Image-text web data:
######

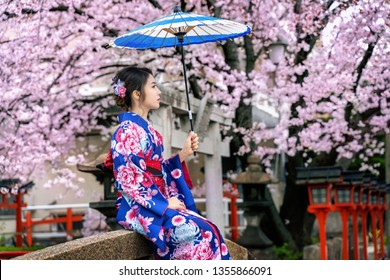 Asian woman wearing japanese traditional kimono and cherry blossom in spring, Kyoto temple in Japan.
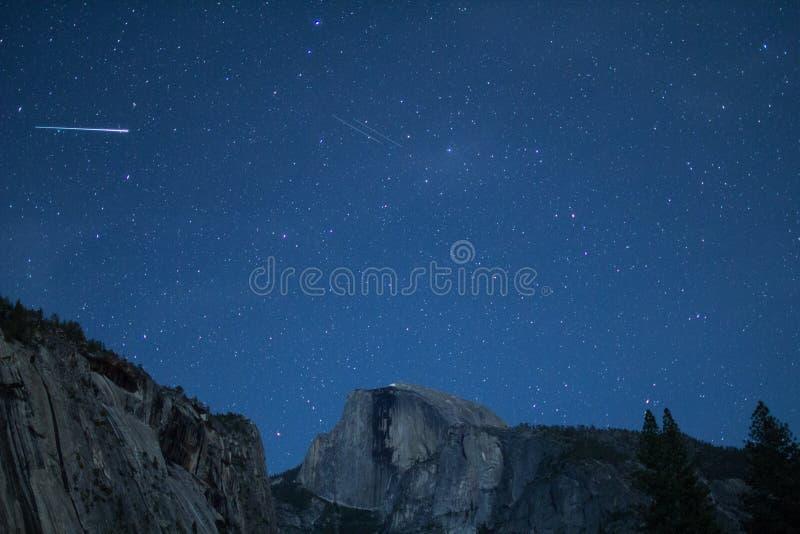 Eta Aquariids fireball and twin meteors over Half Dome. California, Yosemite National Park, Taken 05/2014 royalty free stock photography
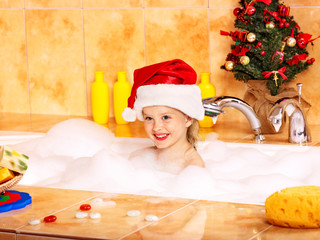 Kid washing in bath. Christmas.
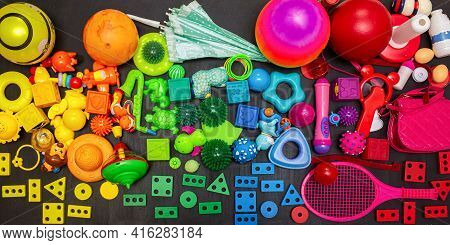 Many Colorful Toys Collection On The Black Background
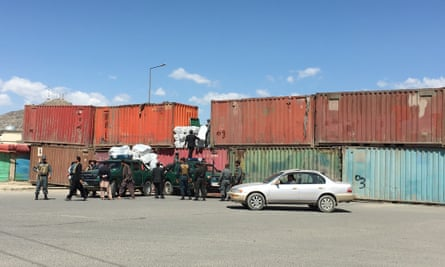 Afghan police use shipping containers to block the road.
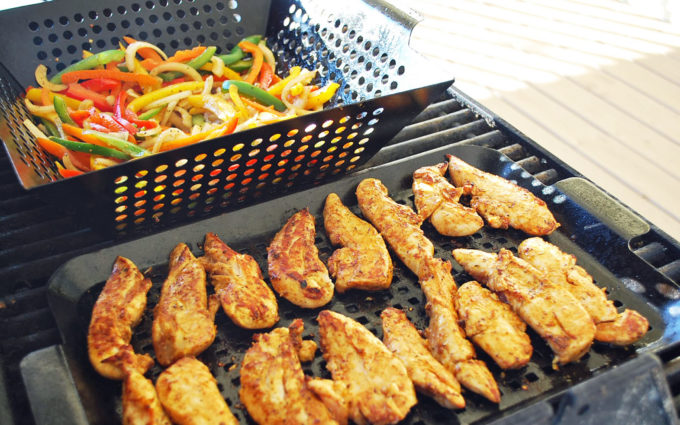 chicken tenders and vegetables on a grill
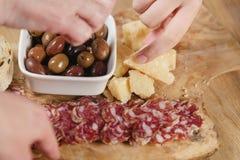 Manos que toman los aperitivos italianos de los antipasti en la tabla Foto de archivo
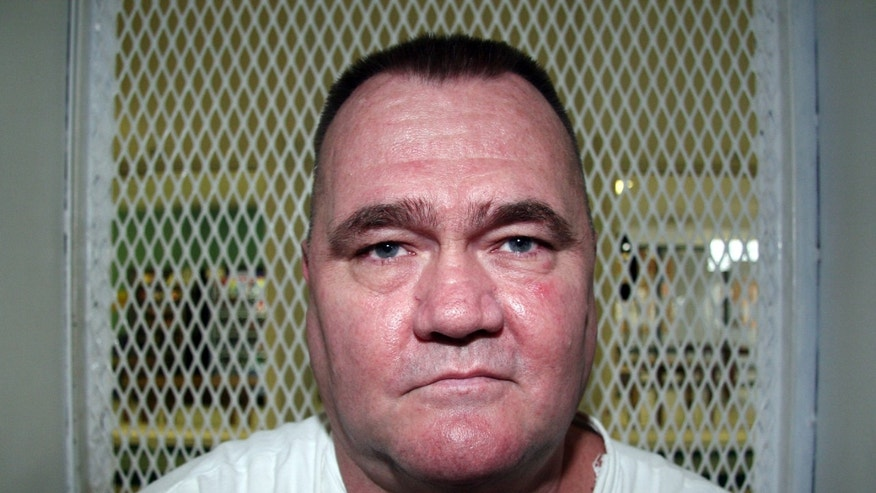 Aug. 29, 2012: In this photo, convicted killer Cleve Foster speaks from a visiting cage at the Texas Department of Criminal Justice Polunsky Unit outside Livingston, Texas.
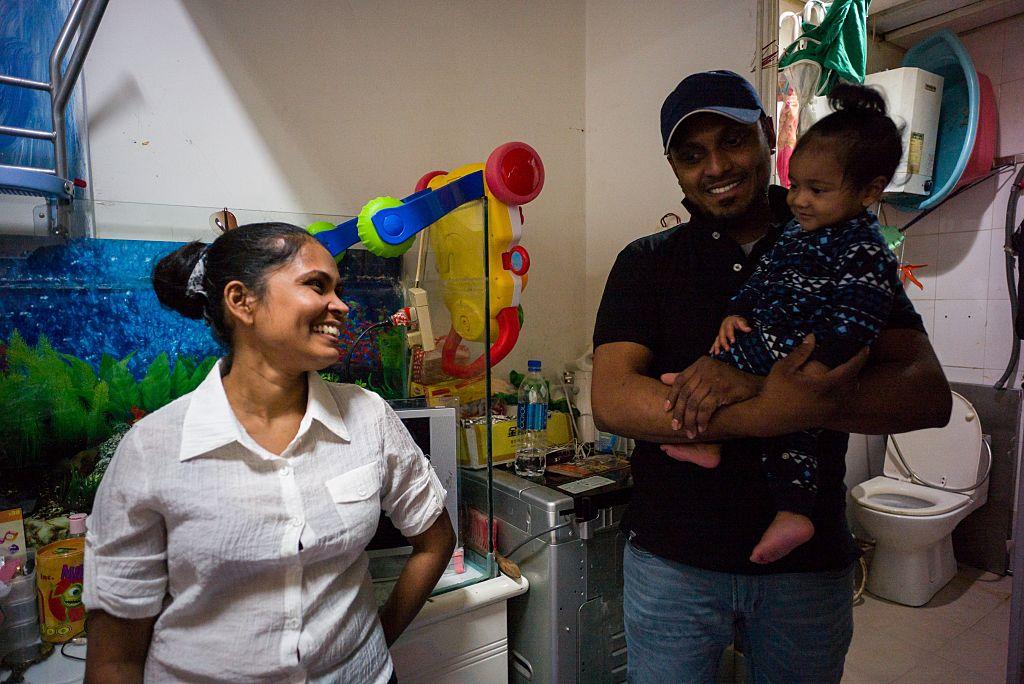 Supun, Nadeeka and one of their children.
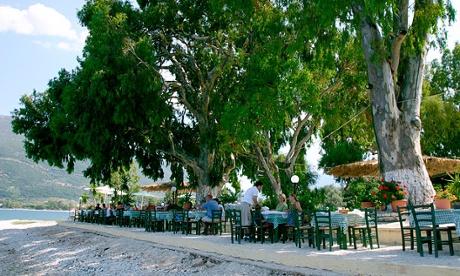Taverna tables at Karavomilos lake, Kefalonia, Greece.
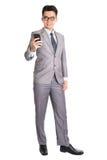 Hombre de negocios usando el teléfono elegante Foto de archivo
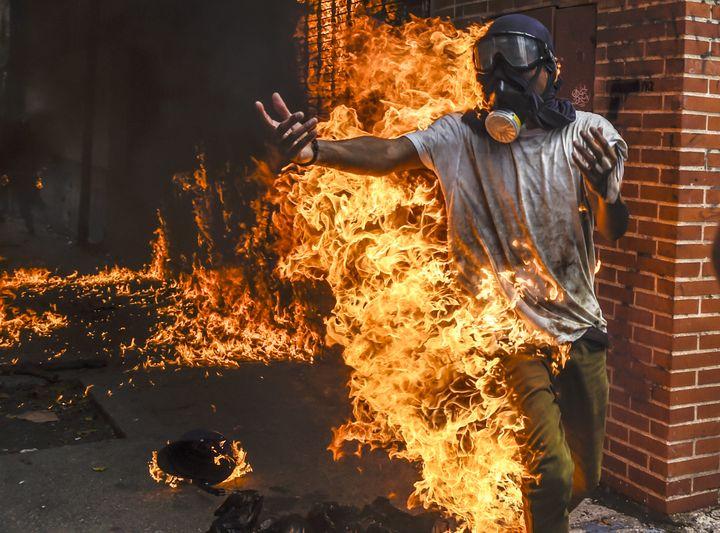 Transformé en boule de feu, Victor Salazar a été touché par l'explosion du réservoir d'une moto militaire qu'il avait incendiée, le 3 mai 2017 à Caracas (Venezuela). (JUAN BARRETO / AFP)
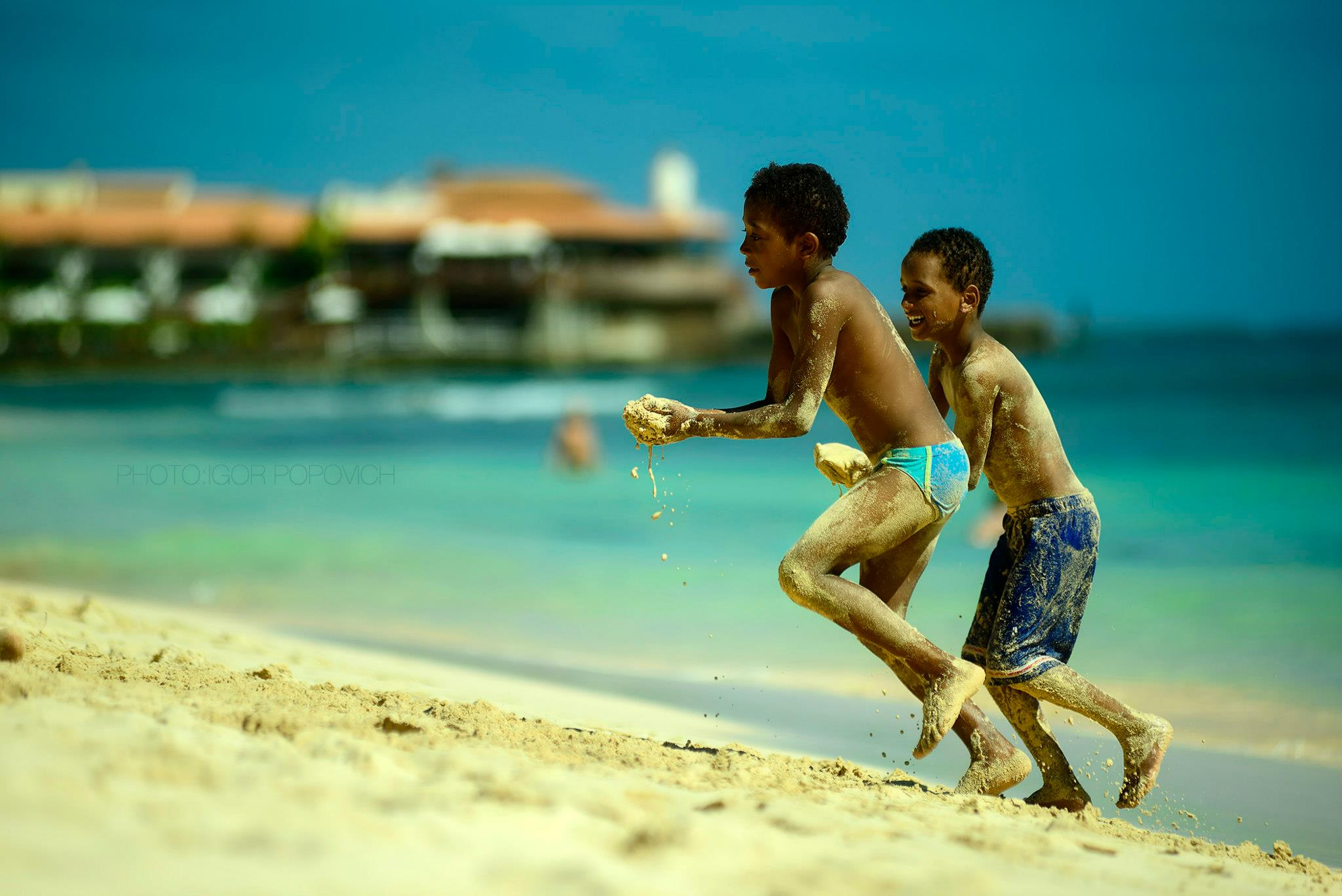 Children playing on a beach of Sal island
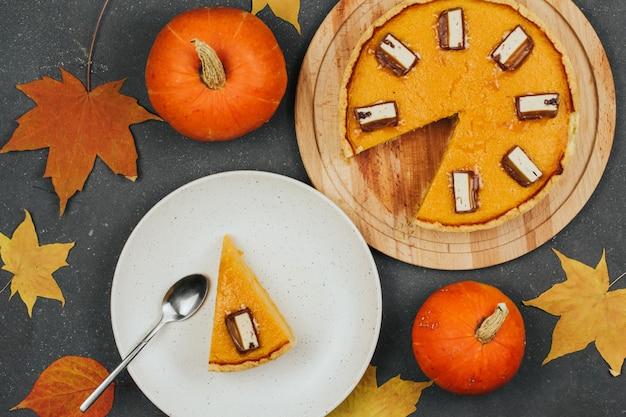 Torta di zucca su una tavola di legno rotonda, un pezzo di torta su un piatto bianco foglie di autunno e piccole zucche.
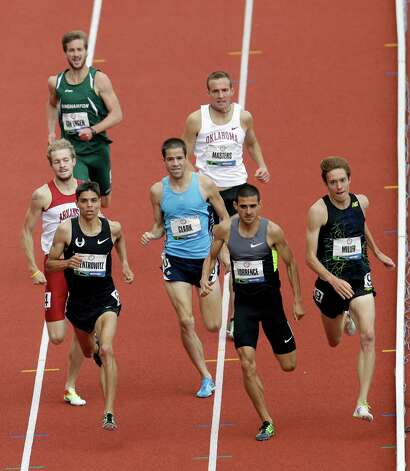 The athletes competes in the first heat of the men�s 1500 meters qualifying round at the U.S. Olympic Track and Field Trials Thursday, June 28, 2012, in Eugene, Ore. Craig Miller, far right, David Torrence, center, and Matthew Centrowitz, left, finished first, second and third.  (AP Photo/Marcio Jose Sanchez) Photo: Associated Press
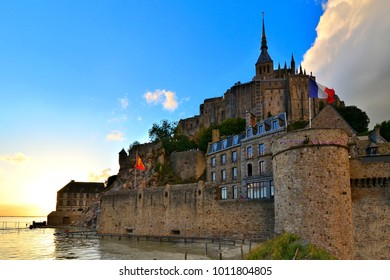Mont Saint Michel at sunset, from outside the walls at high tide, Normandy, France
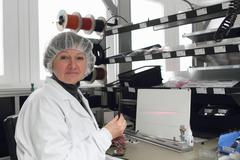 Female scientist testing lasers in laboratory Kuvituskuvat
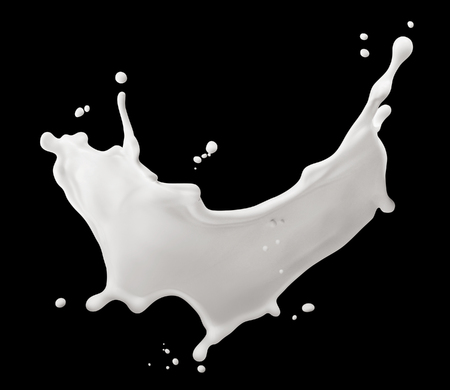 Splash of milk isolated on black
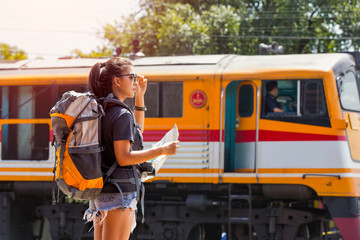 Young asian woman traveler with backpack and sunglass looking the map with train background at Ayutthaya train station.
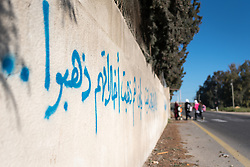 18 March 2019, Bethlehem, Occupied Palestinian Territories: A group of children head to Al Minya school. On the wall in Arabic, is a poem about how to have good manners. Ecumenical Accompaniers from the World Council of Churches' Ecumenical Accompaniment Programme in Palestine and Israel spend the morning doing a 'school run', by which they offer a peaceful protective presence for Palestinian children as they go to school at Al Minya.  With Israeli settler communities nearby, strong military presence, and a high-speed road passing just by the school entrance, an international presence can help ensure safe passage for the children.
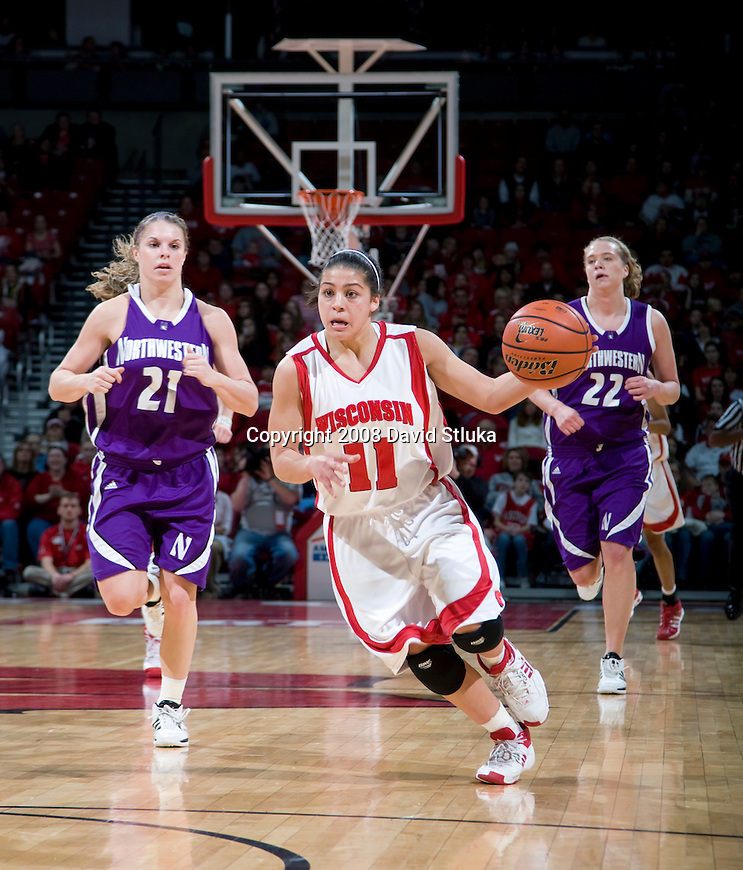 MADISON, WI - JANUARY 27: Guard Rae Lin D'Alie #11 of the Wisconsin Badgers women's basketball team handles the ball against the Northwestern Wildcats at the Kohl Center on January 27, 2008 in Madison, Wisconsin. Wisconsin beat Northwestern 75-45. (Photo by David Stluka)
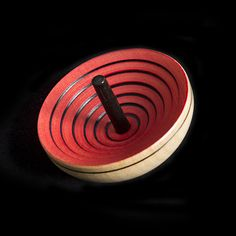 We've got you spinning! This maple wood spinning top rocks the planet. Pick between yellow or red and make the world turn upside down, seeing how quickly you can make it go. Handmade in Germany Material: maple wood Diameter: Spinning Top, Put Together, Ufo, Germany, Handmade, Top, Hand Made, Deutsch, Handarbeit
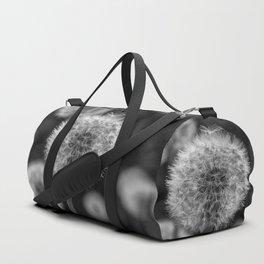 Monochromatic dandelion on black Duffle Bag
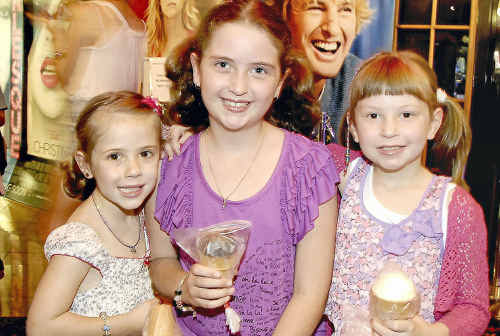 Waiting in line at the cinemas are (from left) Ellouise Long, Taleisha and Jade Humkin.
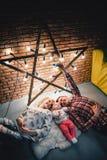 a mamã, o paizinho e o bebê encontram-se em um tapete e em um sorriso de lã foto de stock royalty free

######

# Problem requirements
Exactly as they stand, set down all of the entries above, minus every picture.

# Exercise solution
 Asian woman wearing japanese traditional kimono and cherry blossom in spring, Kyoto temple in Japan.
 Eta Aquariids fireball and twin meteors over Half Dome. California, Yosemite National Park, Taken 05/2014 royalty free stock photography
 Kid washing in bath. Christmas.
 Many Colorful Toys Collection On The Black Background
 Afghan police use shipping containers to block the road.
 chicken tenders and vegetables on a grill
 Manos que toman los aperitivos italianos de los antipasti en la tabla Foto de archivo
 Aug. 29, 2012: In this photo, convicted killer Cleve Foster speaks from a visiting cage at the Texas Department of Criminal Justice Polunsky Unit outside Livingston, Texas.
 Supun, Nadeeka and one of their children.
Taverna tables at Karavomilos lake, Kefalonia, Greece.
 Hombre de negocios usando el teléfono elegante Foto de archivo
 Transformé en boule de feu, Victor Salazar a été touché par l'explosion du réservoir d'une moto militaire qu'il avait incendiée, le 3 mai 2017 à Caracas (Venezuela). (JUAN BARRETO / AFP)
 Children playing on a beach of Sal island
 Torta di zucca su una tavola di legno rotonda, un pezzo di torta su un piatto bianco foglie di autunno e piccole zucche.
 The athletes competes in the first heat of the men�s 1500 meters qualifying round at the U.S. Olympic Track and Field Trials Thursday, June 28, 2012, in Eugene, Ore. Craig Miller, far right, David Torrence, center, and Matthew Centrowitz, left, finished first, second and third.  (AP Photo/Marcio Jose Sanchez) Photo: Associated Press
Mont Saint Michel at sunset, from outside the walls at high tide, Normandy, France
 Female scientist testing lasers in laboratory Kuvituskuvat
 Splash of milk isolated on black
 Young asian woman traveler with backpack and sunglass looking the map with train background at Ayutthaya train station.
 18 March 2019, Bethlehem, Occupied Palestinian Territories: A group of children head to Al Minya school. On the wall in Arabic, is a poem about how to have good manners. Ecumenical Accompaniers from the World Council of Churches' Ecumenical Accompaniment Programme in Palestine and Israel spend the morning doing a 'school run', by which they offer a peaceful protective presence for Palestinian children as they go to school at Al Minya.  With Israeli settler communities nearby, strong military presence, and a high-speed road passing just by the school entrance, an international presence can help ensure safe passage for the children.
 MADISON, WI - JANUARY 27: Guard Rae Lin D'Alie #11 of the Wisconsin Badgers women's basketball team handles the ball against the Northwestern Wildcats at the Kohl Center on January 27, 2008 in Madison, Wisconsin. Wisconsin beat Northwestern 75-45. (Photo by David Stluka)
 We've got you spinning! This maple wood spinning top rocks the planet. Pick between yellow or red and make the world turn upside down, seeing how quickly you can make it go. Handmade in Germany Material: maple wood Diameter: Spinning Top, Put Together, Ufo, Germany, Handmade, Top, Hand Made, Deutsch, Handarbeit
 Monochromatic dandelion on black Duffle Bag
 Waiting in line at the cinemas are (from left) Ellouise Long, Taleisha and Jade Humkin.
 a mamã, o paizinho e o bebê encontram-se em um tapete e em um sorriso de lã foto de stock royalty free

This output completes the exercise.